Topics

Occasional "not recognized as a supported file format" errors when reading from S3


Dion Häfner
 

Dear rasterio group,

 

(I initially posted this at https://github.com/mapbox/rasterio/issues/1686)

Lately, we have encountered a strange bug in Terracotta. It basically always leads to errors like these:

(from DHI-GRAS/terracotta#139)

Traceback (most recent call last):
  File "rasterio/_base.pyx", line 213, in rasterio._base.DatasetBase.__init__
  File "rasterio/_shim.pyx", line 64, in rasterio._shim.open_dataset
  File "rasterio/_err.pyx", line 205, in rasterio._err.exc_wrap_pointer
rasterio._err.CPLE_OpenFailedError: '/vsis3/italy-composite/rasters/italy_2018_red.tif' not recognized as a supported file format.

or

(from DHI-GRAS/terracotta#10 (comment))

Traceback (most recent call last):
  File "rasterio/_io.pyx", line 698, in rasterio._io.DatasetReaderBase._read
  File "rasterio/shim_rasterioex.pxi", line 133, in rasterio._shim.io_multi_band
  File "rasterio/_err.pyx", line 182, in rasterio._err.exc_wrap_int
rasterio._err.CPLE_AppDefinedError: IReadBlock failed at X offset 0, Y offset 0: '/vsis3/bucket/prefix/tile330.tif' does not exist in the file system, and is not recognized as a supported dataset name.

The errors occur on different versions of rasterio, although anecdotally it wasn't a problem pre-1.0.15. It also seems to occur both during rasterio.open, and when actually reading tiles via WarpedVRT.read.

The problem is that we have only observed it with huge raster files, and we haven't been able to reproduce this reliably, or in a way where I could share it with you.

Does anyone have any intuition why this might be happening / what we could look at to debug this?

 

Cheers,
Dion

 


vincent.sarago@...
 

This is not something I've been seen for now. does this happens with Rasterio wheels and rasterio build on gdal source ? 


Dion Häfner
 

We've only tried rasterio wheels.

On 23/05/2019 21.23, vincent.sarago via Groups.Io wrote:
This is not something I've been seen for now. does this happens with Rasterio wheels and rasterio build on gdal source ? 


Sean Gillies
 

Hi Dion,

That error comes from these lines in GDALOpenEx when the function fails to return successfully: https://github.com/OSGeo/gdal/blob/fe0b5dd644abb4ac0c9869db28e9cf977181fbce/gdal/gcore/gdaldataset.cpp#L3455. The way the errors are re-raised obscures the problem.

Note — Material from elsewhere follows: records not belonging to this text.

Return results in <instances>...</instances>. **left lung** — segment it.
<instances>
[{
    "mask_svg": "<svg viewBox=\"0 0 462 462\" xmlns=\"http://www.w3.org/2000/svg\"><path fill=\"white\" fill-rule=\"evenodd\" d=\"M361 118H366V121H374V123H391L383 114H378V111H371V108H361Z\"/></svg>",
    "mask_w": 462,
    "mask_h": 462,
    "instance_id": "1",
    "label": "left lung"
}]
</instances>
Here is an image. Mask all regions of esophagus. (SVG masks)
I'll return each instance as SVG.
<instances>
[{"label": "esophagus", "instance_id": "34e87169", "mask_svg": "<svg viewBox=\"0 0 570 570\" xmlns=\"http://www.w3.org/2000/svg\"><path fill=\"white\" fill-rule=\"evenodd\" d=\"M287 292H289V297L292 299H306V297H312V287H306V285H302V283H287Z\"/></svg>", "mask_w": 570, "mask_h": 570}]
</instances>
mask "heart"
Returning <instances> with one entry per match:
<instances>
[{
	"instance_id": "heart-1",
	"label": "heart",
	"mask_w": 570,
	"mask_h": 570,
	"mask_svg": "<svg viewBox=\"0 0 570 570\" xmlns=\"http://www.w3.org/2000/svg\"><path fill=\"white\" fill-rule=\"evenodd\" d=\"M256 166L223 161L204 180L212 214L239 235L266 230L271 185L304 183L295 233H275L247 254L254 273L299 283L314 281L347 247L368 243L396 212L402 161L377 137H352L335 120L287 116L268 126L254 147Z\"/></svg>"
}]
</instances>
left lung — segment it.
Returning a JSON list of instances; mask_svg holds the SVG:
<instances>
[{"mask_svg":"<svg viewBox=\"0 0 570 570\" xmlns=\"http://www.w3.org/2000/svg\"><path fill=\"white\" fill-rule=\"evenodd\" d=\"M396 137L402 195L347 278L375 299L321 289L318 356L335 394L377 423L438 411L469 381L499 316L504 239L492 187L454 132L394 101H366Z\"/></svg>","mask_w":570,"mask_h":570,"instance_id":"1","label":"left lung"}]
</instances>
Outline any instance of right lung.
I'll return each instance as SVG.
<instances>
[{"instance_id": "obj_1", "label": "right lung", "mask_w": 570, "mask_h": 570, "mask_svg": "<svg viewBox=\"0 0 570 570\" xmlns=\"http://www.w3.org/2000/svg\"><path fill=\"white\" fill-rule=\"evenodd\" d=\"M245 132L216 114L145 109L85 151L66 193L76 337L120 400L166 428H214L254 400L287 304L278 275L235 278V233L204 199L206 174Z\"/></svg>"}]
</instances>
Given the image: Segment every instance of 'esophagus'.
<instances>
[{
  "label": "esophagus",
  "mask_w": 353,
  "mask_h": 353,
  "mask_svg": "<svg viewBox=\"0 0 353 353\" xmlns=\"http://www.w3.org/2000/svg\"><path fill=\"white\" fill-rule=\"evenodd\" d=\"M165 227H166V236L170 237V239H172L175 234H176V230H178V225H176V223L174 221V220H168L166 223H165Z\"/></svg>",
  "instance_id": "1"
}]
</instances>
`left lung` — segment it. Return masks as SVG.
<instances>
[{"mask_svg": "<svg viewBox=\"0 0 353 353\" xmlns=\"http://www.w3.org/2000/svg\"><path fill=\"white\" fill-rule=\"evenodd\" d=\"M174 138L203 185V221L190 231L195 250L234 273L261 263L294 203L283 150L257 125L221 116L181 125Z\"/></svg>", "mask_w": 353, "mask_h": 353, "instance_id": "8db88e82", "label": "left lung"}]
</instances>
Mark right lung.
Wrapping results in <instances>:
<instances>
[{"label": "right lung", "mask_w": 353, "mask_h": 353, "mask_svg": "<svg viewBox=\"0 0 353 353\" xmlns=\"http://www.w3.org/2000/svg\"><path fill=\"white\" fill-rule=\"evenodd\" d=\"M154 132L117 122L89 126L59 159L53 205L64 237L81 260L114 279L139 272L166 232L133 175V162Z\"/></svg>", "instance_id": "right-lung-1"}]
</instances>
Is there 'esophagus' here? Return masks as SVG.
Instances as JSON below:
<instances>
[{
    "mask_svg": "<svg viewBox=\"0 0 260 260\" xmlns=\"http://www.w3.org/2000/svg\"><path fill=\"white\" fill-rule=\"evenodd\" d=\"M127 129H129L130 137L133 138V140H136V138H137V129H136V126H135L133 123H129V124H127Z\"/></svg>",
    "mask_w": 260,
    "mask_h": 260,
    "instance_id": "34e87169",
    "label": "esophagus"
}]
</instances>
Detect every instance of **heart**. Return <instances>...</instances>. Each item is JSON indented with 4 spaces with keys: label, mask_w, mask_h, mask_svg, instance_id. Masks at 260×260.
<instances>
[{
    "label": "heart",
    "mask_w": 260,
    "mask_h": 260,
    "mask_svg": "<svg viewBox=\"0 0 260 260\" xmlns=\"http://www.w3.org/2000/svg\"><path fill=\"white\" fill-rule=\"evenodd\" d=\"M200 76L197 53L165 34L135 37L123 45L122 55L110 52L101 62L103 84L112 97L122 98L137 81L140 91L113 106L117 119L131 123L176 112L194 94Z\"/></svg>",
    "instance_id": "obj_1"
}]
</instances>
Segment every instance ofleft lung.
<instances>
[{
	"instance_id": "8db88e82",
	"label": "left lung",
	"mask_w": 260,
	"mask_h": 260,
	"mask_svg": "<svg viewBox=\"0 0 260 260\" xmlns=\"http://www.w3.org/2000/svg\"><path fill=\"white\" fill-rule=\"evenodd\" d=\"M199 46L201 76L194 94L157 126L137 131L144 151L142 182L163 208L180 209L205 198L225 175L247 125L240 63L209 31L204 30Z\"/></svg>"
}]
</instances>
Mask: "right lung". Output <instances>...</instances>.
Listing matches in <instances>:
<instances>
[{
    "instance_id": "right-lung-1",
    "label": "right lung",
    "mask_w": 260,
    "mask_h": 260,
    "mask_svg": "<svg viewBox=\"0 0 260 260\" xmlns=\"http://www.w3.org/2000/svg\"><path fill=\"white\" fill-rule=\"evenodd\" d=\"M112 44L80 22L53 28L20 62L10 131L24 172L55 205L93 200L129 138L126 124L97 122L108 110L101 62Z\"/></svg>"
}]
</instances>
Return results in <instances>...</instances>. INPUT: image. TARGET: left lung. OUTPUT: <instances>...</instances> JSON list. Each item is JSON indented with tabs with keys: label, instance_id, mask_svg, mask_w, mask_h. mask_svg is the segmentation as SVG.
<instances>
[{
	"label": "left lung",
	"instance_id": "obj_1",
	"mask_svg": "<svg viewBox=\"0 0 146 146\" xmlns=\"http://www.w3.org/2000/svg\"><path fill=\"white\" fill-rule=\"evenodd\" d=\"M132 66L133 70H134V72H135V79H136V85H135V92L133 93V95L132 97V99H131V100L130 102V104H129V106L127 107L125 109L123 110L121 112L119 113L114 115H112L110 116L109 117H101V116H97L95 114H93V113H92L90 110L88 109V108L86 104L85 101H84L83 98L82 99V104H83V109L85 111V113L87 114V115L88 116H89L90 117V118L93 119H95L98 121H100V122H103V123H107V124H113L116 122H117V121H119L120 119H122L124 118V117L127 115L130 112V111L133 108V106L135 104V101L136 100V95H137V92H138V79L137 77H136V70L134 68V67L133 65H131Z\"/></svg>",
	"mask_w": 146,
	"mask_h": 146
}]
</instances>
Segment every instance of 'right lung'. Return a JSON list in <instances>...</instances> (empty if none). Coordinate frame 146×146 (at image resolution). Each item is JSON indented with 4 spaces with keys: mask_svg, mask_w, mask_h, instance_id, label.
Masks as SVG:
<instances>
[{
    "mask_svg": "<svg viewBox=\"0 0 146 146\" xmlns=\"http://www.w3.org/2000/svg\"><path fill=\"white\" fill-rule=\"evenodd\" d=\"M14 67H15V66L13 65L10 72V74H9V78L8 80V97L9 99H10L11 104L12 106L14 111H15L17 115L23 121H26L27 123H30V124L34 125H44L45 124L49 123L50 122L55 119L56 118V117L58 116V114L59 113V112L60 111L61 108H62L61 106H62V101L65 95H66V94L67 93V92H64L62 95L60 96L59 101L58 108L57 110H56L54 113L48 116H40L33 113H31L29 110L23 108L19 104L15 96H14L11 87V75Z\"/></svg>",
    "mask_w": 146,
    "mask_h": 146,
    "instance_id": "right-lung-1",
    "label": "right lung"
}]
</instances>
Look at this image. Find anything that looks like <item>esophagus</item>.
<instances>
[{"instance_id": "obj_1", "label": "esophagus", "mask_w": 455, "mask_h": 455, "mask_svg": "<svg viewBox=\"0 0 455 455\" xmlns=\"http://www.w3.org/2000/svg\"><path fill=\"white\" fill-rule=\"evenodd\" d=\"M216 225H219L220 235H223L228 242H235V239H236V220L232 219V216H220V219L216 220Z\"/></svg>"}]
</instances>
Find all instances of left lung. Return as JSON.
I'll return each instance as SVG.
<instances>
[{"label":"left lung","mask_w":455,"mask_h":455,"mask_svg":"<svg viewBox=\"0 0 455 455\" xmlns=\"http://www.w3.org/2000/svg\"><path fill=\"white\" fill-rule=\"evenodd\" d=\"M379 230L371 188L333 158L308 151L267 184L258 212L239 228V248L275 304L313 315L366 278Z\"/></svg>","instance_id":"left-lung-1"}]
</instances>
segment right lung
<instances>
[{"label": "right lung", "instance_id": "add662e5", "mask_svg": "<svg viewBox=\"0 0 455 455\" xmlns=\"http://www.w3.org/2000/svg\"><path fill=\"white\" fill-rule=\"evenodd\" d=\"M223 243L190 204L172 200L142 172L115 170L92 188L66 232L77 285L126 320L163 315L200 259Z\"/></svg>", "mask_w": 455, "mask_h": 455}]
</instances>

First, are the /vsis3/ identifiers for the datasets correct? Is Rasterio mangling them? Can you access the data successfully any time at all?

Are you using any advanced HTTP features? HTTP/2? The Rasterio wheels use a slightly old version of curl and that project is ever fixing bugs.

Is multithreading involved? I recommend that you consult https://gdal.org/gdal_vrttut.html#gdal_vrttut_mt as soon as it is back online. Multithreaded access to VRTs is complicated.





If the error occurs every time 


On Fri, May 24, 2019 at 8:13 AM Dion Häfner <dion.haefner@...> wrote:

We've only tried rasterio wheels.

On 23/05/2019 21.23, vincent.sarago via Groups.Io wrote:
This is not something I've been seen for now. does this happens with Rasterio wheels and rasterio build on gdal source ? 



--
Sean Gillies


Dion Häfner
 

Hey Sean,

thank you very much for the detailed assessment. I think this already sheds some light on some of the problems.

To answer your questions:

- The /vsis3/ identifiers are correct and work most of the time, we only see these errors from time to time.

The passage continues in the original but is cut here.